Friday, January 07, 2005
IOKIYAR!
Mr. Krugman also points out that Mr. Gonzales was in charge of "vetting" Bernard Kerik for head of Homeland Security. Mr. Gonzales either failed to uncover any of the many reasons Mr. Kerik was unfit to serve as a beat cop, let alone head of Homeland Security - or he didn't tell the President - or he let the President appoint a blatantly incompetent and corrupt man to a critical public safety post without protest. Is Mr. Gonzales incompetent or is he merely what Molly Ivins calls "ethically impaired?"How did we find ourselves living in a bad novel? It was not ever thus. Hypocrites, cranks and scoundrels have always been with us, on both sides of the aisle. But 9/11 created an environment some liberals summarize with the acronym Iokiyar: it's O.K. if you're a Republican.
The public became unwilling to believe bad things about those who claim to be defending the nation against terrorism. And the hypocrites, cranks and scoundrels of the right, empowered by the public's credulity, have come out in unprecedented force.
Thursday, January 06, 2005
Scenes We'd All Like To See
Tuesday, January 04, 2005
Another Iraqi "Corner" Looms
When "lawlessness" turned into "insurgency", the Bush administration blamed "a few dead-enders" and Saddam loyalists. They confidently claimed the violence would end when we captured Saddam Hussein. Yes, capturing Saddam would allow us to turn the corner to a new democratic Iraq.
As violence steadily increased after Saddam's capture, the Bush Administration observed that Iraqis didn't want the US running their country. Yes, we would turn the corner as soon as an interim Iraqi government was in place.

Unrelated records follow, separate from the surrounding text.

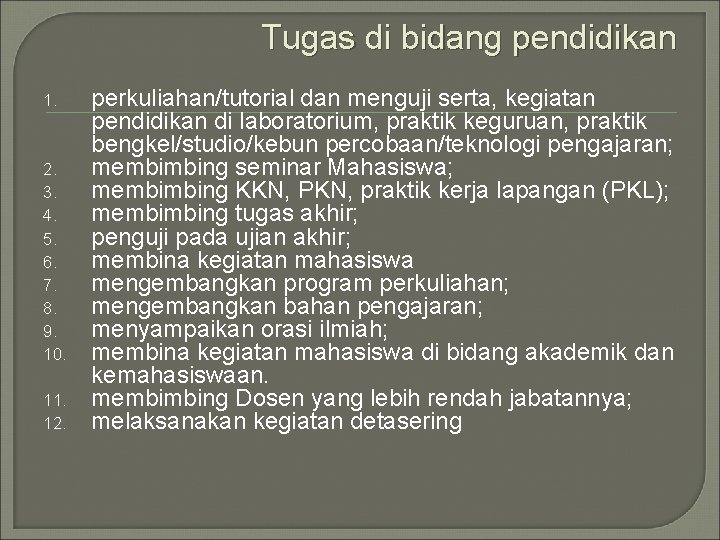 Tugas di bidang pendidikan

1. perkuliahan/tutorial dan menguji serta, kegiatan pendidikan di laboratorium, praktik keguruan, praktik bengkel/studio/kebun percobaan/teknologi pengajaran;
2. membimbing seminar Mahasiswa;
3. membimbing KKN, PKN, praktik kerja lapangan (PKL);
4. membimbing tugas akhir;
5. penguji pada ujian akhir;
6. membina kegiatan mahasiswa
7. mengembangkan program perkuliahan;
8. mengembangkan bahan pengajaran;
9. menyampaikan orasi ilmiah;
10. membina kegiatan mahasiswa di bidang akademik dan kemahasiswaan.
11. membimbing Dosen yang lebih rendah jabatannya;
12. melaksanakan kegiatan detasering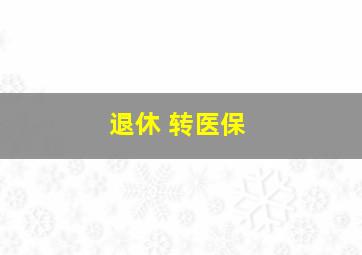 退休 转医保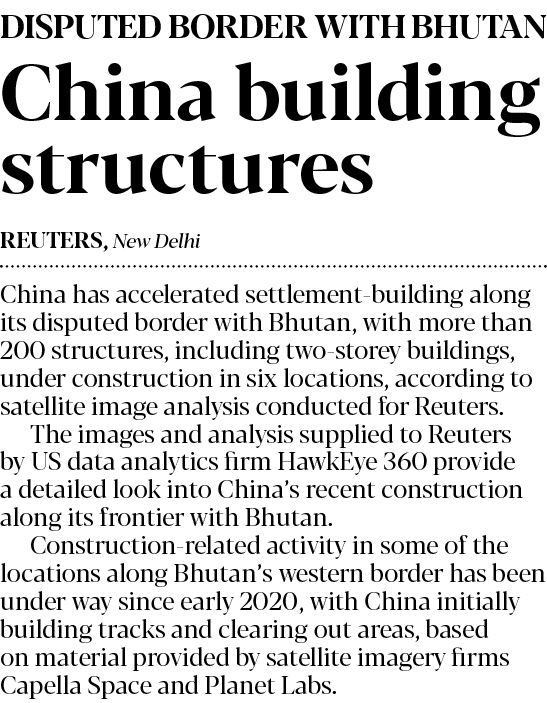 DISPUTED BORDER WITH BHUTAN

China building structures

REUTERS, New Delhi

China has accelerated settlement-building along its disputed border with Bhutan, with more than 200 structures, including two-storey buildings, under construction in six locations, according to satellite image analysis conducted for Reuters.

The images and analysis supplied to Reuters by US data analytics firm HawkEye 360 provide a detailed look into China's recent construction along its frontier with Bhutan.

Construction-related activity in some of the locations along Bhutan's western border has been under way since early 2020, with China initially building tracks and clearing out areas, based on material provided by satellite imagery firms Capella Space and Planet Labs.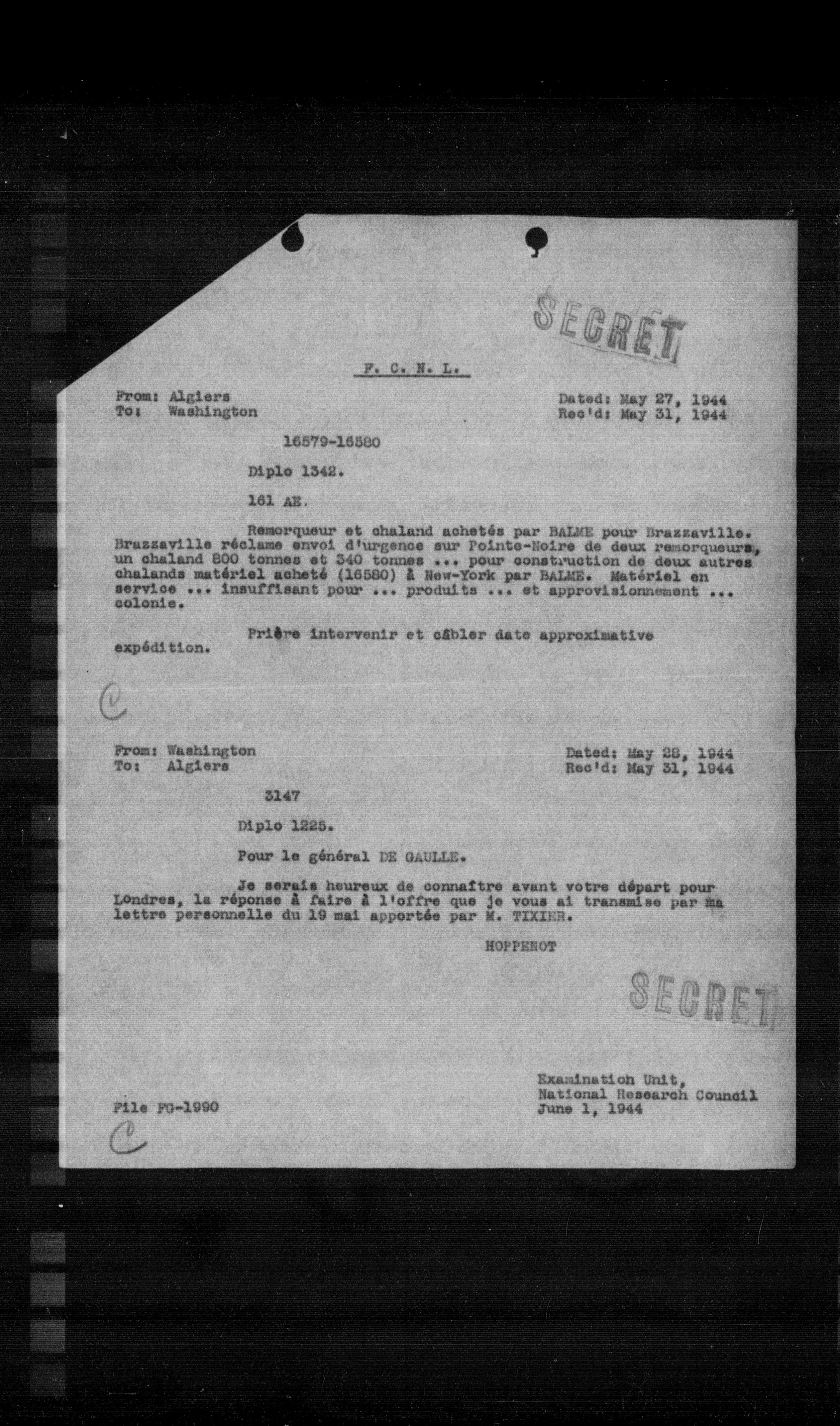 SECRET

F. C. N. L.

From: Algiers
To: Washington

Dated: May 27, 1944
Rec'd: May 31, 1944

16579-16580

Diplo 1342.

161 AE.

Remorqueur et chaland achetés par BALME pour Brazzaville. Brazzaville réclame envoi d'urgence sur Pointe-Noire de deux remorqueurs, un chaland 800 tonnes et 340 tonnes ... pour construction de deux autres chalands matériel acheté (16580) à New-York par BALME. Matériel en service ... insuffisant pour ... produits ... et approvisionnement ... colonie.

Prière intervenir et câbler date approximative expédition.

C

From: Washington
To: Algiers

Dated: May 28, 1944
Rec'd: May 31, 1944

3147

Diplo 1225.

Pour le général DE GAULLE.

Je serais heureux de connaître avant votre départ pour Londres, la réponse à faire à l'offre que je vous ai transmise par ma lettre personnelle du 19 mai apportée par M. TIXIER.

HOPPENOT

SECRET

Examination Unit,
National Research Council
June 1, 1944

File FG-1990

C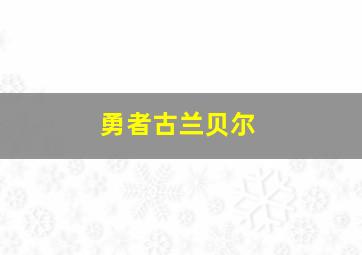 勇者古兰贝尔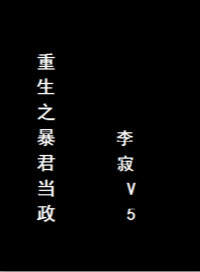 重生之暴君当政

李寂V5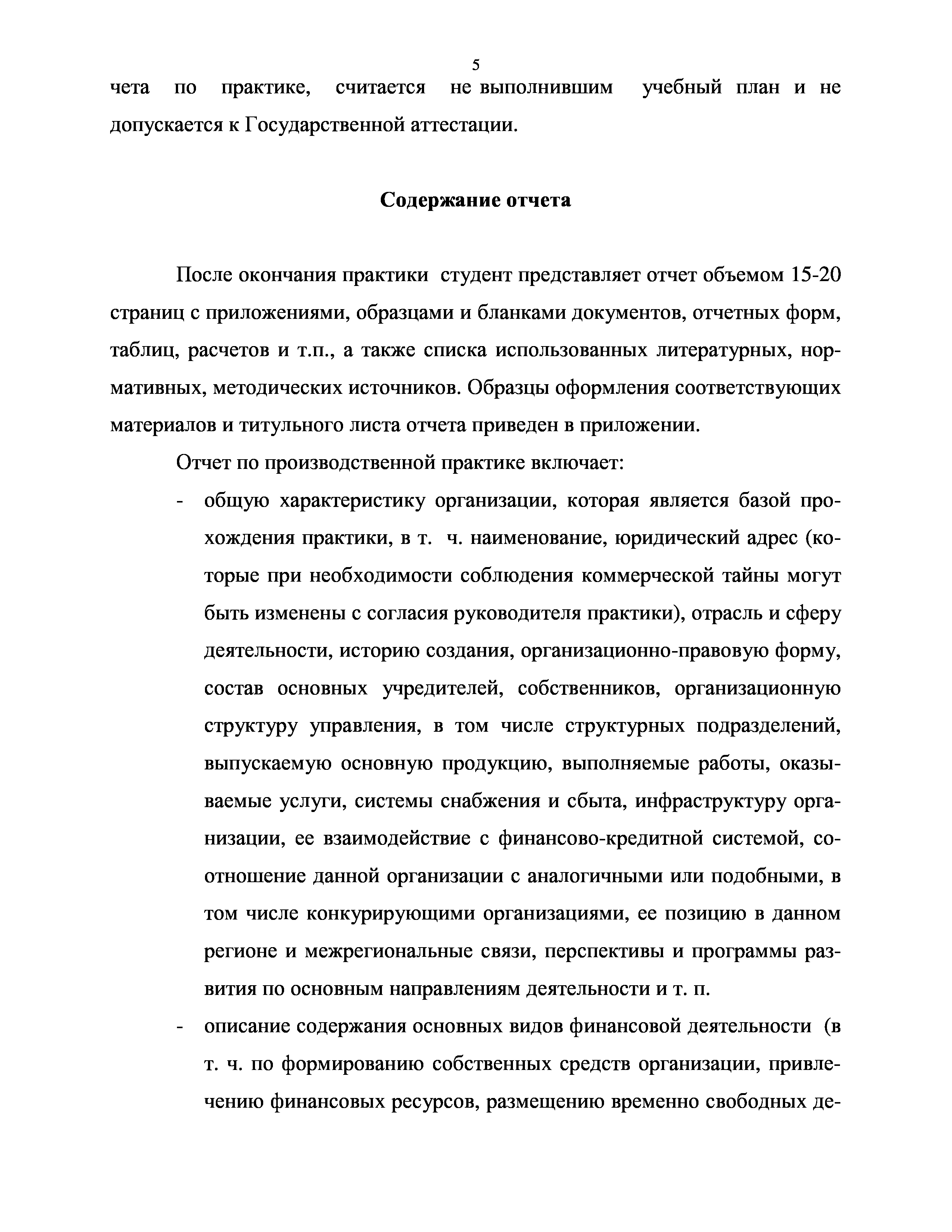 5

чета по практике, считается не выполнившим учебный план и не допускается к Государственной аттестации.

Содержание отчета

После окончания практики студент представляет отчет объемом 15-20 страниц с приложениями, образцами и бланками документов, отчетных форм, таблиц, расчетов и т.п., а также списка использованных литературных, нормативных, методических источников. Образцы оформления соответствующих материалов и титульного листа отчета приведен в приложении.

Отчет по производственной практике включает:

- общую характеристику организации, которая является базой прохождения практики, в т. ч. наименование, юридический адрес (которые при необходимости соблюдения коммерческой тайны могут быть изменены с согласия руководителя практики), отрасль и сферу деятельности, историю создания, организационно-правовую форму, состав основных учредителей, собственников, организационную структуру управления, в том числе структурных подразделений, выпускаемую основную продукцию, выполняемые работы, оказываемые услуги, системы снабжения и сбыта, инфраструктуру организации, ее взаимодействие с финансово-кредитной системой, соотношение данной организации с аналогичными или подобными, в том числе конкурирующими организациями, ее позицию в данном регионе и межрегиональные связи, перспективы и программы развития по основным направлениям деятельности и т. п.

- описание содержания основных видов финансовой деятельности (в т. ч. по формированию собственных средств организации, привлечению финансовых ресурсов, размещению временно свободных де-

Belatedly realizing that there were insurgents in Fallujah, and that the US presidential election was over, Mr. Bush sent US troops into the city to "root them out." After Fallujah was destroyed (er, I mean saved), the US proudly noted that we had "turned the corner on the insurgency" by depriving insurgents of a protected base.
Alas, violent attacks have increased. Today, Baghdad's governor was assassinated. However, we will have turned the corner once Iraq's January 30 election is held.
On April 8, 2004, the Washington Post observed the US had already turned five corners in Iraq. I've lost count of the corners turned in 2004 - I merely note that there's always another corner up ahead with Mr. Bush in charge.
I wonder what the next "corner" will be when the elections fail to prevent the coming Iraqi civil war? However, I'm sure Karl Rove will find a way to blame Bill Clinton and Jimmy Carter.
Bush Tax Cuts Destroy Worker's Pension Protections
From the BBC:
Taxpayers may have to bail out the US agency that protects workers' pension funds, leading economists have warned.With the Pension Benefit Guaranty Corporation (PBGC) some $23bn (£12bn) in deficit, the Financial Economists Roundtable (FER) wants Congress to act.
...Cash-strapped US companies, including those in the airline, car-making and steel industries, had argued in favour of the 2004 rule change, claiming that funding the insurance premiums adequately would force them to have to cut jobs.
"With a little firmer hand on the pensions issues in the US, I think that Congress could avoid having to turn to the taxpayer and instead turn the obligations back onto the companies that deserve to pay them," said Professor Dennis Logue, dean of Price College of Business at the University of Oklahoma.
Our CEO President is truly running the country like a Fortune 500 company - looting workers' pension funds to pay for today's executive bonuses (ie tax cuts.)
Sunday, January 02, 2005
Bush vs. Reality: Iraq's Hearts and Minds
With characteristic dry English understatement, The Economist's embedded reporter (Economist pieces are unbylined) notes, "[W]hen America's well-drilled and well-fed fighters attempt subtler tasks than killing people, problems arise." Their contempt for Iraqis is undisguised and dramatically expressed: a soldier, confronted by "jeering schoolchildren," fires canisters of buckshot from his grenade-launcher at them, and marines busting down doors in Ramadi scream at trembling middle-aged women: "Bitch, where's the guns?" Small wonder, ventures the correspondent, that "many Iraqis are probably more scared of American troops than of insurgents."The last grafs of the report recount a big whoopy-do operation in the smugglers' haven of Baij involving a convoy of 1000 troops supported by Apache attack helicopters targeting three houses that had been linked to Zarquawi's terrorist band, according to a local informant.
There was no one in the houses except women and children. Rather than return to base empty, they pay homage to the last reel of Casablanca and round up the usual suspects.
"...they detained 70 men from districts indentified by their informant as 'bad.' In near-freezing conditions, they sat hooded and bound in their pyjamas. They shivered uncontrollably. One wetted himself in fear. Most had been detained at random...
LINK (Emphasis added.)
The Economist is not known for its liberal tendencies. If we're not hearing this from our own press, it is because they've read the election results and recall Mr. Bush's well-known instinct of taking revenge against anyone insufficiently servile.